Pink: A not so ladylike color
I told my friends at the Strong National Museum of Play about my interest in gender based colors; specifically my surprise that pink has only been a “girl’s color” in recent decades. As a result, Chris Bensch, Vice President of Collections at the Strong, has been keeping his eyes open on the subject and sent me an interesting piece from the online magazine Slate.
Entitled, “Pink is for Battleships, a history of a decidedly unladylike color,” it contains some interesting pictures and commentary on pink’s history as a male color. What caught my eye, however, was the notion that the use of pink and blue to differentiate boys and girls baby clothes was a trend wholly invented by the clothing industry.
It seems that baby clothes used to be white. Most were handmade and it was easier to hand down the same clothes from boy to girl to boy baby (remember they used to have big families) then to make new ones.

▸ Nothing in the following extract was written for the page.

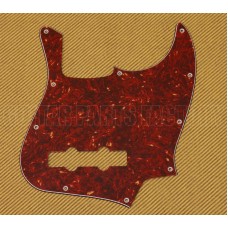 PG-0755-044 3-Ply Red Tortoise Jazz Bass Pickguard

Then store bought clothes came into fashion and between World War I and II everything changed. Here is how author Jude Stewart puts it:
"In the prosperous era between World Wars, mothers switched from homespun to manufactured baby clothes. Merchandisers liked how color-coding babies’ clothes bolstered sales—after all, whatever rule you were following, color-coding meant you couldn’t dress little Johnny in Sally’s hand-me-downs. Department stores began competing to establish a color-coding rule: In 1927, Wanamaker’s in Philadelphia, Marshall Field’s in Chicago, and Maison Blanche in New Orleans all pushed pink for girls, but other stores—Macy’s and Franklin Simon of Manhattan and Bullock’s of Los Angeles—positioned pink as a boy’s color."
Then, after World War II, the color pink emerged as the girl’s color. It makes you think that if a bunch of department stores could have that kind of impact on gender, think what would happen if Wal-Mart took a position on something so essential to how we see ourselves. Or, come to think of it, maybe they do and we are just are too immersed in our own culture to see it.